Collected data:
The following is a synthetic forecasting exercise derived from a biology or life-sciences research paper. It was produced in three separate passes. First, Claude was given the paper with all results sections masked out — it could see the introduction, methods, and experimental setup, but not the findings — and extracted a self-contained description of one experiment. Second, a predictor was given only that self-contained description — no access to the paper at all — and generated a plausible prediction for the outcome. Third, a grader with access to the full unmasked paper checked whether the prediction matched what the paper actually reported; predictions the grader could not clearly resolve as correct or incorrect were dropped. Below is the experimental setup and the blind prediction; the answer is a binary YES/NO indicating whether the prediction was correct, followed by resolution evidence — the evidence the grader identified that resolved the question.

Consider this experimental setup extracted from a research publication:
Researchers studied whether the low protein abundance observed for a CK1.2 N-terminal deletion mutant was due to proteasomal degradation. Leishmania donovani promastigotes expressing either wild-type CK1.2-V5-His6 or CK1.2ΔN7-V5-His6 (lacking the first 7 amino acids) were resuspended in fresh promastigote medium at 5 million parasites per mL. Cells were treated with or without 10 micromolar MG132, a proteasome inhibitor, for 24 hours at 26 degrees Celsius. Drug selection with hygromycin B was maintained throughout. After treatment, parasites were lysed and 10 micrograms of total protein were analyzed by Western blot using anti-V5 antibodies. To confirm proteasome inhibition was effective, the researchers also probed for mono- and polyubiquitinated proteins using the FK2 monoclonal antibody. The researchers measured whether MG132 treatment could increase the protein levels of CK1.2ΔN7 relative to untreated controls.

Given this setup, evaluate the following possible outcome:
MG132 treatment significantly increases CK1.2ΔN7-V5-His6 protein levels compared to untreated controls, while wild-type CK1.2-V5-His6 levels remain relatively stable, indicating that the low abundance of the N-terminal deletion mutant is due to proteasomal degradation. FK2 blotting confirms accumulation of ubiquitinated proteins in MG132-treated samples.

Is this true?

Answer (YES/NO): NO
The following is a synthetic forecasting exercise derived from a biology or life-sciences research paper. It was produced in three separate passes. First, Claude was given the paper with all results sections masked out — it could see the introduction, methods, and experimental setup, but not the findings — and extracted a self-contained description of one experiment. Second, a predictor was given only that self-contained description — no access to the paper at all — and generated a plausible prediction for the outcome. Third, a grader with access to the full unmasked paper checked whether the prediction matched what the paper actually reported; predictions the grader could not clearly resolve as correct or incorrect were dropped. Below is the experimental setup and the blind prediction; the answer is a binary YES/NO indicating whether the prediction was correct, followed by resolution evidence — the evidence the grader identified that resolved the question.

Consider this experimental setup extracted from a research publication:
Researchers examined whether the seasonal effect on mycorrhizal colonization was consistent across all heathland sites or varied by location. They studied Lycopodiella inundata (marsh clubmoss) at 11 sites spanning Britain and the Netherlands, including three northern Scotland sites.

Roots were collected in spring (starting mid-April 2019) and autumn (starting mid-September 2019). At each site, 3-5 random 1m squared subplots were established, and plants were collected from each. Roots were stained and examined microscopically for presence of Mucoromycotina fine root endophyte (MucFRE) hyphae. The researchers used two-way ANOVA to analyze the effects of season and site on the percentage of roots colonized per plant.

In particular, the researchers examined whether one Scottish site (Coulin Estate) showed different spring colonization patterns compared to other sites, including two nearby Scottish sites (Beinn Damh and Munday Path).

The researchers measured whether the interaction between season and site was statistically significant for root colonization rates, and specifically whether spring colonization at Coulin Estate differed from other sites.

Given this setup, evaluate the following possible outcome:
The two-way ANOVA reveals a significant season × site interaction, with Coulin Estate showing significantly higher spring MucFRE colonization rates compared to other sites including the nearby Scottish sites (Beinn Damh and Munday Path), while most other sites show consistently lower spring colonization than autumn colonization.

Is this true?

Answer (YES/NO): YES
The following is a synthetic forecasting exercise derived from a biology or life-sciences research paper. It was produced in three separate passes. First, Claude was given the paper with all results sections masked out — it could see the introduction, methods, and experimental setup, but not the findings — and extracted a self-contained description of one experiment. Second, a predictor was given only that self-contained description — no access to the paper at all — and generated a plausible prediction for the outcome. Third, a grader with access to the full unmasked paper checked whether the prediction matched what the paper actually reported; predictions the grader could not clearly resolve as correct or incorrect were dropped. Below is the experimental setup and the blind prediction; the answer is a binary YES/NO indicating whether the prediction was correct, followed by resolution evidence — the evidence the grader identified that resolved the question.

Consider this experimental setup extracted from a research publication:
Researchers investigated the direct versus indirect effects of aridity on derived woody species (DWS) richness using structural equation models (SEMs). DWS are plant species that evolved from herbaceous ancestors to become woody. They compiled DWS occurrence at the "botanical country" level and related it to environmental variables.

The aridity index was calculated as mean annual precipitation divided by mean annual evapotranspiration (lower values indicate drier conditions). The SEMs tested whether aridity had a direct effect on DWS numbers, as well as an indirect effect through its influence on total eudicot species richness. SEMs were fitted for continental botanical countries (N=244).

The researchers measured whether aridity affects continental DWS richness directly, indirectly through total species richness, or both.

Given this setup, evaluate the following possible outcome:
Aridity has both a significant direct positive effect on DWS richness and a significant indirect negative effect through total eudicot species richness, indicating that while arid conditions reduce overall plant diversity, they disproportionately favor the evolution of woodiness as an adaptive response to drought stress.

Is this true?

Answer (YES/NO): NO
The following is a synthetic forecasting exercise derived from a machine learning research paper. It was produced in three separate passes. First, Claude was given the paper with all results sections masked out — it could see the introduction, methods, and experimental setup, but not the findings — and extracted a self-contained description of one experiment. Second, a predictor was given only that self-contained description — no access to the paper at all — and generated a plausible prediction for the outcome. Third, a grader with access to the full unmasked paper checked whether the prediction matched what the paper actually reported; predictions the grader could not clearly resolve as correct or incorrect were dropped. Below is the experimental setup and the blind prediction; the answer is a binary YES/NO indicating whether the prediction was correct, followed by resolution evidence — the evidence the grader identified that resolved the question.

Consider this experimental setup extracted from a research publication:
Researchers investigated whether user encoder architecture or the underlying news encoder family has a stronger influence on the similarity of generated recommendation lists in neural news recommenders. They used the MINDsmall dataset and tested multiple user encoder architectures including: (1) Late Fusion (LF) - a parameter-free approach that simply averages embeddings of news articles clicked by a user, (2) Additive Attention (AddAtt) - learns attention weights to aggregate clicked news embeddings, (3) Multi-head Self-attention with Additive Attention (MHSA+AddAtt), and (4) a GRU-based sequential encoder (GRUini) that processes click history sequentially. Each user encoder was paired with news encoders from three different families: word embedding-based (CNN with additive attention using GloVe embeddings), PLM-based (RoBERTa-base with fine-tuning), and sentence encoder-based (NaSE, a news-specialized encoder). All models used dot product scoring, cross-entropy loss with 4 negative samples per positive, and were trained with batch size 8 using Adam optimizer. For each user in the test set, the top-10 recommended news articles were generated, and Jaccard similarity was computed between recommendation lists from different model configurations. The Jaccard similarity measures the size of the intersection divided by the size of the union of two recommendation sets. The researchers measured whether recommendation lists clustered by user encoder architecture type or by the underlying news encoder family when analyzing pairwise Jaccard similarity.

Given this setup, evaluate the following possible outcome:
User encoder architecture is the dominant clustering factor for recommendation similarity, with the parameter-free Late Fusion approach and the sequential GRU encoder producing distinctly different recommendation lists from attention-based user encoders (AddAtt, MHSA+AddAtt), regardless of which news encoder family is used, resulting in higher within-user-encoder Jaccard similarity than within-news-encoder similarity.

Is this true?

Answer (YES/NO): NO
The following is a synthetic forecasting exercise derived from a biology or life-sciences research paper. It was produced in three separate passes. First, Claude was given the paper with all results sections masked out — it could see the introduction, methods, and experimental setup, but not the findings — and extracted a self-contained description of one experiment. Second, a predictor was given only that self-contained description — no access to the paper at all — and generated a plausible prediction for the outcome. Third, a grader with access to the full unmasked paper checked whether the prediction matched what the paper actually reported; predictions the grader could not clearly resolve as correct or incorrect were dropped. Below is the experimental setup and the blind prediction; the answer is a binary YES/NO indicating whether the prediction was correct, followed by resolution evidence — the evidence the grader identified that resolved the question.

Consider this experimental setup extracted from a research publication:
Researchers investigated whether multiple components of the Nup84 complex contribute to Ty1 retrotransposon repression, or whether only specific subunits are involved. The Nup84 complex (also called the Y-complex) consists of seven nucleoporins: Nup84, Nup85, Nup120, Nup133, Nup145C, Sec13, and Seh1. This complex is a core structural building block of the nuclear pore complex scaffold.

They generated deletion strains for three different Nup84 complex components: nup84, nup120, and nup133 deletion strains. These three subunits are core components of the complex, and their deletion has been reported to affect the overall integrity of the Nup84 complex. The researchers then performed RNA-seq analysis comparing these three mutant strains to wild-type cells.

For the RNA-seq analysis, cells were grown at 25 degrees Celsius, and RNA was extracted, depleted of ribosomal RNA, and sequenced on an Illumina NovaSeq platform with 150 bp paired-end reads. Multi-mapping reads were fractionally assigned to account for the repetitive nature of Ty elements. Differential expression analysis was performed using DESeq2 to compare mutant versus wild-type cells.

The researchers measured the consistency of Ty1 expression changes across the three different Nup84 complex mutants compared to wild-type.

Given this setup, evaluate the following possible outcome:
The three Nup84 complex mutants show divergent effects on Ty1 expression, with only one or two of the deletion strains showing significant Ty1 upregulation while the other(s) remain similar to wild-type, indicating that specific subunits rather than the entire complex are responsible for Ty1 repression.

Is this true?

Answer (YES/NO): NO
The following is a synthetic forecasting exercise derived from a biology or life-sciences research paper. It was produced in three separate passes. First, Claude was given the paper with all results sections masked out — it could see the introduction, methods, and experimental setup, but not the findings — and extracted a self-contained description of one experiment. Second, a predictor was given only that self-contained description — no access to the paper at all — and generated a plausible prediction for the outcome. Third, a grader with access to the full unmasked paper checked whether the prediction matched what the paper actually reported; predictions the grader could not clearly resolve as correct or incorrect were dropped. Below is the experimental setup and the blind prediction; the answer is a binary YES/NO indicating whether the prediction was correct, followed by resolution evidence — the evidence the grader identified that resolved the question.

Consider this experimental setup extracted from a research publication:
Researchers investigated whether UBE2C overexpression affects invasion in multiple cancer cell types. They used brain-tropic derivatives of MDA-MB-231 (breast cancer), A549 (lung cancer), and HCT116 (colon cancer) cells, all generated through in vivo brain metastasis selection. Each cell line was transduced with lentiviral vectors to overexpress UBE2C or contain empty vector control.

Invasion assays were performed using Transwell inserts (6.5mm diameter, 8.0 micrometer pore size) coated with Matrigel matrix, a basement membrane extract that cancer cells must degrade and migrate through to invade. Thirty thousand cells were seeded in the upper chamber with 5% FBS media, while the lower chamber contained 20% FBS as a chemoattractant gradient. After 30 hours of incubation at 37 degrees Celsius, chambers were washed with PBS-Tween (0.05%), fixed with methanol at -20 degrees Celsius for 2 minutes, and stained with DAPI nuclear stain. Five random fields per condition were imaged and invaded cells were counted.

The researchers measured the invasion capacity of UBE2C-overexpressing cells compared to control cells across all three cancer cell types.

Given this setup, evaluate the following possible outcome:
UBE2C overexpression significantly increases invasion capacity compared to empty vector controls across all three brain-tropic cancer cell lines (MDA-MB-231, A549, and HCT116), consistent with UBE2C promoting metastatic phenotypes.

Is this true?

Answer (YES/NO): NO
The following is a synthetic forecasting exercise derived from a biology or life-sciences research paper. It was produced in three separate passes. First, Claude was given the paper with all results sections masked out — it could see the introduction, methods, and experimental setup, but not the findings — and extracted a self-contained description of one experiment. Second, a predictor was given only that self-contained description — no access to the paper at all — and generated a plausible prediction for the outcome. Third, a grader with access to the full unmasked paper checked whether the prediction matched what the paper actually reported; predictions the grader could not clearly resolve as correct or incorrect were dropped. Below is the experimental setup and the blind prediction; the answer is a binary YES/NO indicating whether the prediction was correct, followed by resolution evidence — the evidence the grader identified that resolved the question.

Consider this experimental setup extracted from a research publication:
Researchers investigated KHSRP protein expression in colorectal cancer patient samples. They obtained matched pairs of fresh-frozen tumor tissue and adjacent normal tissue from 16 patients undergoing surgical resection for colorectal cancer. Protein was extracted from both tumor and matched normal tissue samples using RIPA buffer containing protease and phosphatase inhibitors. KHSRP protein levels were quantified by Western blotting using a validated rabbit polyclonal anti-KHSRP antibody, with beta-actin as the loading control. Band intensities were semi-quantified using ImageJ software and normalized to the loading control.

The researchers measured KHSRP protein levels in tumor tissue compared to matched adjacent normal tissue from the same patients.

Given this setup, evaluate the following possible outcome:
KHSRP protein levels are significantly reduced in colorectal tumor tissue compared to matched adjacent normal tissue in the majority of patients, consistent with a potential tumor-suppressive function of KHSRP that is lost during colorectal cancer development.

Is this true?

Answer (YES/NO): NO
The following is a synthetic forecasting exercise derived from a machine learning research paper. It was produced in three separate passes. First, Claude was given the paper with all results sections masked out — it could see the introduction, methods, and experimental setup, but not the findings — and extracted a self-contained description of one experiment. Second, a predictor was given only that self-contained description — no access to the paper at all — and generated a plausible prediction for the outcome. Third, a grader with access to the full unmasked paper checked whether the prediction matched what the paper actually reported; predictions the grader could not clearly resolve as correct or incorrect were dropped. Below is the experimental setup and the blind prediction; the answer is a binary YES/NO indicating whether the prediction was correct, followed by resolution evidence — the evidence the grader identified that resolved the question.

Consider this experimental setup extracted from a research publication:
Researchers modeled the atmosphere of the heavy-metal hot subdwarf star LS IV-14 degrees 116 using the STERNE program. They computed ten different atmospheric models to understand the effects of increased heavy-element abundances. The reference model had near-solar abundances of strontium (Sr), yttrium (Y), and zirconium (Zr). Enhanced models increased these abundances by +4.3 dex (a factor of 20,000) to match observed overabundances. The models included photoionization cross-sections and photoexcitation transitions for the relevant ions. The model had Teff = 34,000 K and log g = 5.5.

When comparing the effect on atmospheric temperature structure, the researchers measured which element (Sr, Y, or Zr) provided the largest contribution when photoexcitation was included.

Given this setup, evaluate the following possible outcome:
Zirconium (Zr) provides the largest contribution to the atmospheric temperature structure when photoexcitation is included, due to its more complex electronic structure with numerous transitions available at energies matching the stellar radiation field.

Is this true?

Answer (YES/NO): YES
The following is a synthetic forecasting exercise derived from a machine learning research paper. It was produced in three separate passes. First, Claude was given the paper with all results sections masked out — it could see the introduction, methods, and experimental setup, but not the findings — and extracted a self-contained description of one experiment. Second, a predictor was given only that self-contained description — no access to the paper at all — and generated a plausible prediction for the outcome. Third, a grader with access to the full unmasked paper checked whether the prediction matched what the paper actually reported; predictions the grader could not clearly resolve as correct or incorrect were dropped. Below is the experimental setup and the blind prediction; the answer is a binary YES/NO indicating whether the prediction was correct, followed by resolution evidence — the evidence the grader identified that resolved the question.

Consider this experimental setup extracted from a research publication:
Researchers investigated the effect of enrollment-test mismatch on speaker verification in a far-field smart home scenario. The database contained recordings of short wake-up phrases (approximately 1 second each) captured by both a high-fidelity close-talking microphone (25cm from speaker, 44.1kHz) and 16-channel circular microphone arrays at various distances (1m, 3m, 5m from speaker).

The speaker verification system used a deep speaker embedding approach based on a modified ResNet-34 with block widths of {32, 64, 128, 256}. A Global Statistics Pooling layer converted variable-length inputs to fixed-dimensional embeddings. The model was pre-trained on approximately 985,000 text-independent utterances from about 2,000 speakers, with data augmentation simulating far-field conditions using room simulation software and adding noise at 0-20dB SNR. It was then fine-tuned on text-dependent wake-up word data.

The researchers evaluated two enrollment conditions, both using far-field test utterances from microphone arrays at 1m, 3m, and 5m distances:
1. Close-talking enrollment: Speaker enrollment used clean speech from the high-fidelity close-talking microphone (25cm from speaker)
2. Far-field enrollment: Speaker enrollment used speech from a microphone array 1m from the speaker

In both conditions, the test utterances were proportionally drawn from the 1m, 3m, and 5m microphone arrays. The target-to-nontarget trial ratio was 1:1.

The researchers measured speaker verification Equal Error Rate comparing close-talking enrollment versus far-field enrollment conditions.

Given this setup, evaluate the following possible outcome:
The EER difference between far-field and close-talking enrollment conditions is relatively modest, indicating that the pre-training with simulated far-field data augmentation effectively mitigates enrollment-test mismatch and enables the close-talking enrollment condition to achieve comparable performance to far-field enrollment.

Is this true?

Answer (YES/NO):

- _To do_
Which lines of the data include the string "pore"? Copy each of them.

- _Result_
Researchers investigated whether multiple components of the Nup84 complex contribute to Ty1 retrotransposon repression, or whether only specific subunits are involved. The Nup84 complex (also called the Y-complex) consists of seven nucleoporins: Nup84, Nup85, Nup120, Nup133, Nup145C, Sec13, and Seh1. This complex is a core structural building block of the nuclear pore complex scaffold.
Invasion assays were performed using Transwell inserts (6.5mm diameter, 8.0 micrometer pore size) coated with Matrigel matrix, a basement membrane extract that cancer cells must degrade and migrate through to invade. Thirty thousand cells were seeded in the upper chamber with 5% FBS media, while the lower chamber contained 20% FBS as a chemoattractant gradient. After 30 hours of incubation at 37 degrees Celsius, chambers were washed with PBS-Tween (0.05%), fixed with methanol at -20 degrees Celsius for 2 minutes, and stained with DAPI nuclear stain. Five random fields per condition were imaged and invaded cells were counted.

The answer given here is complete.